» Source text:
A Travellerspoint blog

Entries about kuala lumpur

To Summarise

It would seem incomplete to not finish this blog off with a final post with travel musings. Hopefully it won't turn into a 'on my gap yah' load of dribble. We could have offered advice on the places we visited and the experiences we had- but this blog was never about tips for future backpackers. Our intention was to be able to keep all the family and friends updated on activities should they feel inclined to know what was going on. Either we've got more friends than we thought or (extremely likely) some internet spiders have been crawling all over our posts as some got nearly a thousand views. And thats with the fatal combination of (Becky's) dyslexia and typing on a mobile phone. Thanks for putting up with the typos and spelling errors guys. So I'm allowing us this one reflective post which can be interpreted as advice.

So onwards with what we 'discovered' from quitting our jobs and backpacking for 5 months:

1. It's really easy

Cycling alongside Elephants. Ayutthaya, Thailand

Becky: It's the classic 'in hindsight' sentence starter. On one of our first days in Bangkok I cried at the MBK food court infront of my hot basil stir fry because it was too hot. Obviously it wasn't the spice that caused the melt down. It was the jet lag/tired/this city is crazy combination. But you just get on with it...

And buy chicken nuggets and chips from the 'Western Food' area.

When we talk about what we have done and where we have been we laugh at both the good and the bad times. How we got between them seems irrelevant. We left England with the first 3 nights booked and first 3 towns in mind. The rest fell into place without too much turbulence with a fair amount of Googling/Trip Advisor as we went.

Dan being taught how to roll Hoi An Vietnamese Pancakes. Water Well, Hoi An, Vietnam

2. Anyone can do it

Franz Josef Glacier, New Zealand

Becky: Sometimes we were unpleasantly unsurprised by the people we met on our way (see point further down) but I was awe-inspired by others. On my first day of university I was taken aback that everyone waiting in the art studio was not fresh from sixth form and 18. I mean- one guy was in his 70's. It's the same with backpacking. I had never bothered to question that anyone would be outside of the 18-25 bracket just because myself and travelled friends were in it. You may have already read my thoughts on the elderly couple at Franz Josef Glacier climbing the slippery path with a walking stick. We did a cooking class with a young family in Siem Reap. They travel for two months every year and when they had their first baby at 18 months he simply joined them in St Lucia for 8 weeks. Now with two sons they have travel buggys, cots and take the baby intercom to the pub after bed time. At one campsite we parked next to a couple who strapped thier baby up on a baby bouncer from a Dad installed hook off the boot. At night they slid half their belongings under the van in plastic boxes- including the milk powder.

When questioned they say what all travellers would probably say. They wanted to come so they made it work.

» Requirement A: In the travel blog post, how long does the family from the Siem Reap cooking class travel each year?
» Requirement B: List every country the travel blog post names in a line that pairs a place with its country, such as "Ayutthaya, Thailand."
» Requirement C: Carry on the travel blog post from its last sentence.

(Crawled caption data)

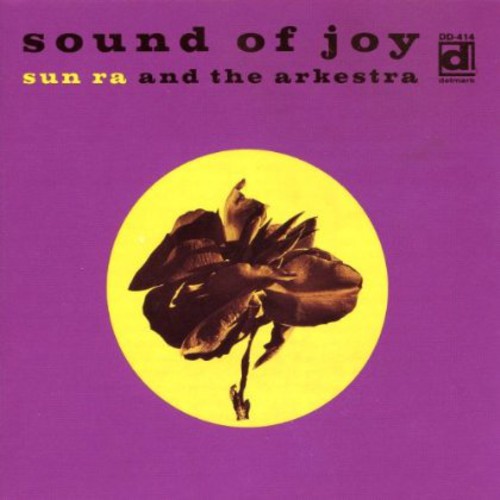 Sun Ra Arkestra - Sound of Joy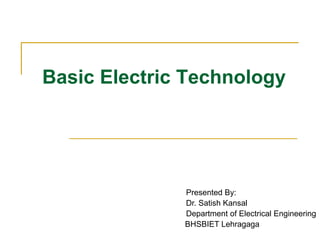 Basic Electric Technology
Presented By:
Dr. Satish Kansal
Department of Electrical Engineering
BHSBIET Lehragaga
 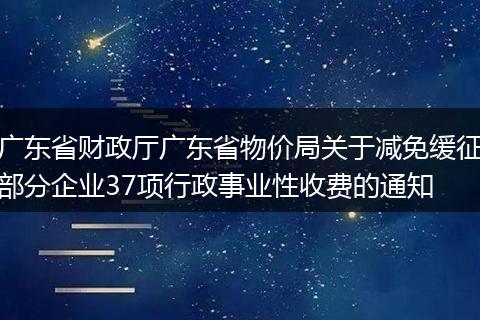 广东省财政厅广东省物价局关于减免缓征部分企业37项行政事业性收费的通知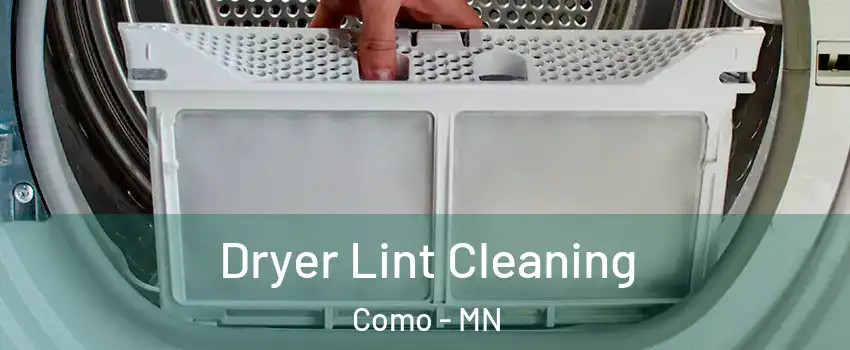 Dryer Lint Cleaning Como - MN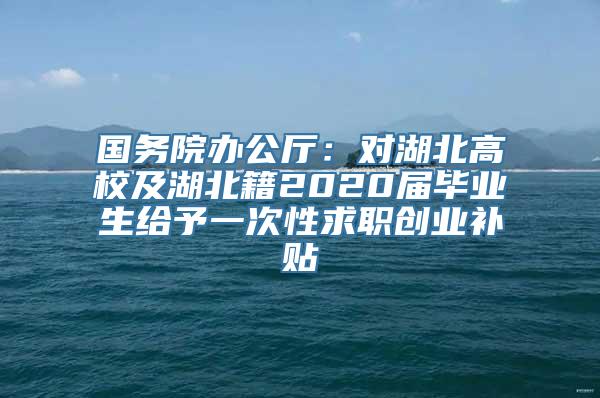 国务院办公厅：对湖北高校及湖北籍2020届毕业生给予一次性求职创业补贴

» Response box A: Two months.

» Response box B: Thailand, Vietnam, New Zealand

» Response box C:
Cambodian cooking course. Le Tigre de Papier, Siem Reap, Cambodia

3. Everyone should do it

Dan gets close to the edge at a temple in Angkor Wat. Angkor Wat, Siem Reap, Cambodia

When people came into the office at work before I left and they heard news of my plans I only ever got two responses:

A. Wow. I always wanted to do that. Have such a great time and be safe. Really, you will be safe won't you?

B. Wow. I did that. It's the best thing I ever did. You'll be fine.

Have you ever seen your home town on the news? It looks different doesn't it? Its same same but different! Somethings missing. It's not the live, 360, 5 senses experience that you have when you're there yourself. If you think some of our photos look amazing then you should try being there yourself.

Abandoned hotel. Kampot, Cambodia

4. It's not a box ticking exercise

TICK-Photo at Maya Bay , Nr Koh Phi Phi, Thailand

Becky: For the first few weeks I was always whinging to Dan that we should be going here or doing this. Based purely on what I unknowingly felt pressured to do from trip advisor, lonely planet and other people. Sure these things are often great recommendations but I don't need to squeeze everything into a two week holiday. I'm on the road for a while. You can ride and elephant, do a cooking course and a go on a segway tour anywhere in Asia. It doesn't have to be in Chang Mai. (But please whatever you do, don't tell me you went to Tiger Temple. Even if you think that they were not on drugs or beaten into submission. They definitely were. Don't be so foolish. For questions on westerners doing stupid things in Asia that they wouldn't do at home. Please speak to Dan for a full education.)

I now feel confident in allowing myself to want what I want. Not what I think I should be wanting. No I didn't ride and elephant, collect bar tshirts, do a 9hr NZ walking track or eat kangaroo. I didn't want to. It wasn't for me and thats okay.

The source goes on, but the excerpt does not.